TRIBUNJATIM.COM - Jasad jemaah haji ilegal asal Pamekasan, Madura, akan dimakamkan di Makkah, Arab Saudi.
Jenazah Syukron tak dapat pulang ke Tanah Air karena terkendala biaya.
Keluarga lantas mengikhlaskan pemakanan tersebut.
Seperti diketahui sebelumnya, Syukron dan dua Warga Negara Indonesia (WNI) lainnya tertangkap basah aparat keamanan Arab Saudi melalui jalur ilegal saat hendak ibadah haji.
Namun saat itu Syukron sudah tak bernyawa diduga karena dehidrasi berat, Sabtu (27/5/2025).
Informasi berita menarik lainnya di Google News TribunJatim.com
Keputusan tersebut diambil karena keluarga tidak mampu menanggung biaya pemulangan jenazah yang dinilai sangat tinggi.
"Sekarang pihak keluarga sudah ikhlas. Karena memang tidak punya biaya untuk memulangkan jenazah," ujar tokoh masyarakat Desa Blumbungan, Junaidi, saat dikonfirmasi, Sabtu.
Menurut Junaidi, biaya pemulangan jenazah yang diajukan Konsulat Jenderal Republik Indonesia (KJRI) di Jeddah mencapai Rp60 juta, dan itu hanya mencakup biaya di Arab Saudi.
"Untuk biaya di Arab Saudi saja keluarga di sini belum bisa membayarnya. Apalagi ditambah dengan biaya lain-lain," kata Junaidi. Ia menyebut total biaya pemulangan ke Indonesia bisa mencapai lebih dari Rp75 juta.
Junaidi menambahkan, sebelumnya KJRI sempat meminta surat persetujuan dari pihak keluarga untuk memakamkan jenazah di Mekkah. Namun saat itu, keluarga belum menyetujui karena ingin memastikan kondisi jenazah terlebih dahulu.
"Setelah diberi kesempatan melihat melalui dokumentasi dari KJRI, akhirnya setuju," katanya.
Keluarga, lanjut dia, masih syok atas peristiwa meninggalnya Syukron Mahbub.
Sebelumnya, tiga warga negara Indonesia (WNI) ditemukan di tengah gurun di wilayah Jumum, Makkah, Senin (27/5/2025).
Mereka ternyata hendak melangsungkan melaksanakan ibadah haji namun melewati jalur ilegal.
Satu di antaranya bahkan diketahui sudah tak bernyawa saat ditemukan aparat keamanan Arab Saudi.
Jalur ekstrem diduga kuat menjadi penyebab.

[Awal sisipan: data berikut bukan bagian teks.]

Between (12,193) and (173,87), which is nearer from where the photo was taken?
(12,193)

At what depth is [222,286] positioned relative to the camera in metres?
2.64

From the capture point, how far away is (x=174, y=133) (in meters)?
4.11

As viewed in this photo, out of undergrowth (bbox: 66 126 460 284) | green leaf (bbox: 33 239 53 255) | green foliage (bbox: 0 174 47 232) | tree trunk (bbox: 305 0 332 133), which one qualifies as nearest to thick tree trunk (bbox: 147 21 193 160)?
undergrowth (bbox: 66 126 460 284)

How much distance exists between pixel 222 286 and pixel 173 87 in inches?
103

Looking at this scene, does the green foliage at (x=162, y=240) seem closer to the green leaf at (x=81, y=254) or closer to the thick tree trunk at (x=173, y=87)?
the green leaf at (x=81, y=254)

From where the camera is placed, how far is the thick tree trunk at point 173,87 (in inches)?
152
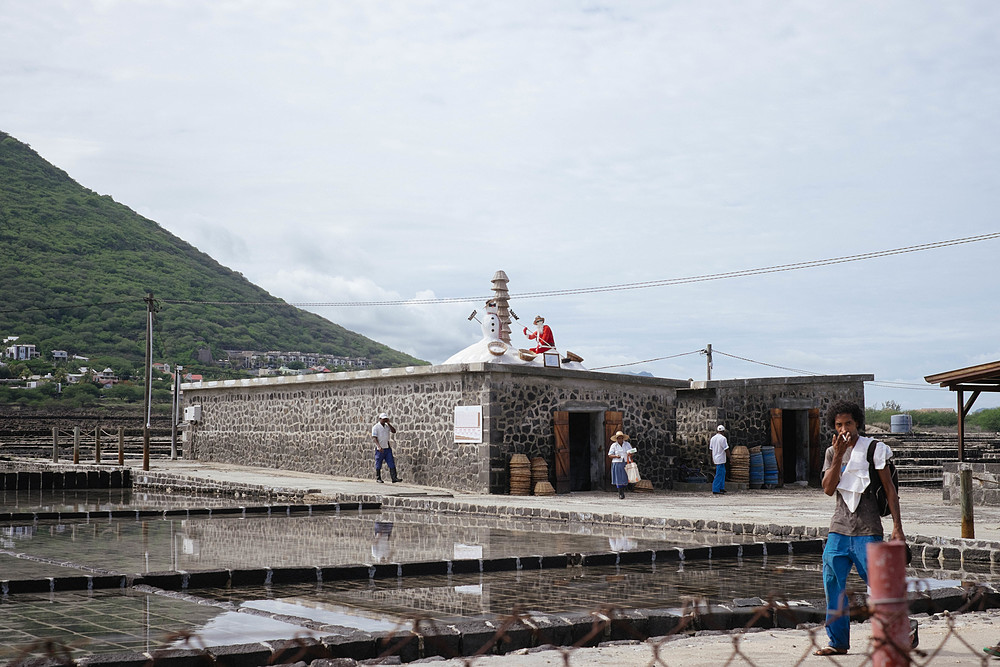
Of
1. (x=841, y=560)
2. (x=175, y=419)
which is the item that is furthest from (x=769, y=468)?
(x=841, y=560)

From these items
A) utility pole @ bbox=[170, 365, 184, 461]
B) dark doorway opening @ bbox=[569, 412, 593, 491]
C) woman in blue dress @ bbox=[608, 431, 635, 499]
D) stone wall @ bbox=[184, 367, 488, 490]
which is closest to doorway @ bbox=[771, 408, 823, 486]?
dark doorway opening @ bbox=[569, 412, 593, 491]

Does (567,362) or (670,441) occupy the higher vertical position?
(567,362)

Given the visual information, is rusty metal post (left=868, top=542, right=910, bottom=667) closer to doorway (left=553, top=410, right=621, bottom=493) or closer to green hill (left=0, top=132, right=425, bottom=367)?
doorway (left=553, top=410, right=621, bottom=493)

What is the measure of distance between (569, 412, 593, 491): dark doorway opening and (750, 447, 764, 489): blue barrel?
3.78 metres

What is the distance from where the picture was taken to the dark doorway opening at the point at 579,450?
24.4m

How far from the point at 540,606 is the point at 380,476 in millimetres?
14335

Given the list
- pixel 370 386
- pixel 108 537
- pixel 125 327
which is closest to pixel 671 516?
pixel 108 537

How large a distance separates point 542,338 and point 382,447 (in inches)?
179

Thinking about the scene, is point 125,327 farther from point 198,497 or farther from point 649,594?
point 649,594

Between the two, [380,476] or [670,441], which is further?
[670,441]

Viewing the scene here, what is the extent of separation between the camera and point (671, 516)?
14.4m

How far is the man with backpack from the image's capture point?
20.3ft

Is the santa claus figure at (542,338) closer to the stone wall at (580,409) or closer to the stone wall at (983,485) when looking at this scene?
the stone wall at (580,409)

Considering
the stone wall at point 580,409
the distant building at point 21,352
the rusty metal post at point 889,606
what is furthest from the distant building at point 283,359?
the rusty metal post at point 889,606
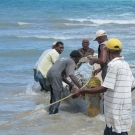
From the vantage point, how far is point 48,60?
920 cm

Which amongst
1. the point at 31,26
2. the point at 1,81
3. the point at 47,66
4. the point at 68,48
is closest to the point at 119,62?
the point at 47,66

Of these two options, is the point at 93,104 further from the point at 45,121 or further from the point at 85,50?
the point at 85,50

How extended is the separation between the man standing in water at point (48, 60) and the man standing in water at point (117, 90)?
3.76 metres

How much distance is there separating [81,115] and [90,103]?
403mm

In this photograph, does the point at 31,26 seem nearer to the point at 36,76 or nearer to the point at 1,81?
the point at 1,81

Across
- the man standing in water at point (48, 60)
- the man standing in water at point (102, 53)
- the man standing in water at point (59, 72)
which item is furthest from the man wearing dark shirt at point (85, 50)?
the man standing in water at point (102, 53)

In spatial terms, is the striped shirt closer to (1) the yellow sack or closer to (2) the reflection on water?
(2) the reflection on water

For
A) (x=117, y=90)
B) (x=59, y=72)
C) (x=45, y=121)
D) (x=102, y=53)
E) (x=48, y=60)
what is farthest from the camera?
(x=48, y=60)

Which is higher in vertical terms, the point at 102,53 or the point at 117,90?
the point at 117,90

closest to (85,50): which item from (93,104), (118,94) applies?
(93,104)

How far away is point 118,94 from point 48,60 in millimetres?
4309

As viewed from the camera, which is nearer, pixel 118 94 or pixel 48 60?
pixel 118 94

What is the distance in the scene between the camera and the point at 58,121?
8375 millimetres

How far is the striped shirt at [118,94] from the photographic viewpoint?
4.98m
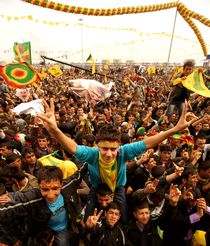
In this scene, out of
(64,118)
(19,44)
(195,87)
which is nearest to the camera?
(195,87)

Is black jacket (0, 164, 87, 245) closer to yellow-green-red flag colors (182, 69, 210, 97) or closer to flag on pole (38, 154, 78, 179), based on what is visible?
flag on pole (38, 154, 78, 179)

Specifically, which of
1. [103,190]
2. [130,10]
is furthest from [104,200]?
[130,10]

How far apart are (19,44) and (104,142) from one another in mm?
8526

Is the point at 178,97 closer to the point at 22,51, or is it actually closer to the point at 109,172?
the point at 109,172

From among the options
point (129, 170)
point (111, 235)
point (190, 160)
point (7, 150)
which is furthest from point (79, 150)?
point (190, 160)

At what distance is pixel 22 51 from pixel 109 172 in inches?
331

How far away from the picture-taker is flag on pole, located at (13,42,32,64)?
30.4ft

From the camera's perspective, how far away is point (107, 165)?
2371 mm

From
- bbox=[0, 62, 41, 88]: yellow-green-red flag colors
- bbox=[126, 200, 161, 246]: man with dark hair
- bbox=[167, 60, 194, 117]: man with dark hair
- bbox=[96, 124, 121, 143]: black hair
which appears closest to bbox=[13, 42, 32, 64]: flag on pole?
bbox=[0, 62, 41, 88]: yellow-green-red flag colors

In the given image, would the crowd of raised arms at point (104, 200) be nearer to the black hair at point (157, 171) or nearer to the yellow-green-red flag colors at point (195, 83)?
the black hair at point (157, 171)

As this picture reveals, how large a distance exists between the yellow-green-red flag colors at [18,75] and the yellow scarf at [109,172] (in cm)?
451

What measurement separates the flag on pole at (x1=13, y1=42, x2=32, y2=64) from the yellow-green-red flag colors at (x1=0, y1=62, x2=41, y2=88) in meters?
3.01

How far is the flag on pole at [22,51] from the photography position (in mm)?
9266

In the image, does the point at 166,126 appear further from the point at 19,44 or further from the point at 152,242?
the point at 19,44
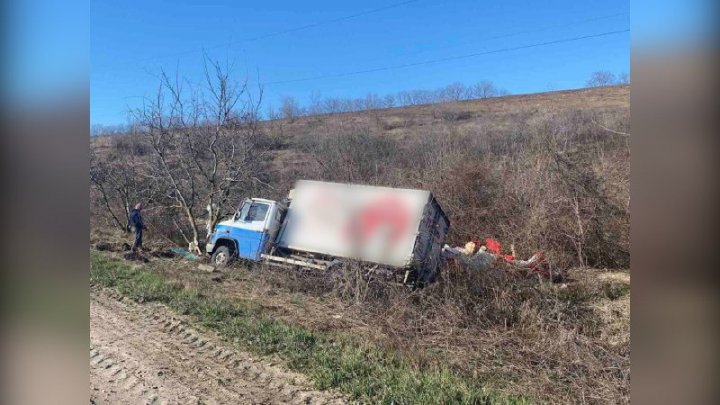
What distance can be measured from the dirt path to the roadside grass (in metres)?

Konsul Jenderal RI di Jeddah pun membenarkan peristiwa tersebut.
Mengejutkan lagi, tiga WNI tersebut ternyata sudah kepergok sebelum kejadian tragis itu.
Korban tewas berinisial SM dan 10 WNI lainnya sempat terjaring razia aparat keamaan.
Mereka diketahui mencoba menunaikan ibadah haji menggunakan visa non-haji.
Setelah tertangkap, mereka dipulangkan ke Jeddah.
Namun, SM memilih untuk tidak menyerah.
Bersama J dan S, ia kembali mencoba memasuki wilayah Makkah dengan memanfaatkan jasa taksi gelap.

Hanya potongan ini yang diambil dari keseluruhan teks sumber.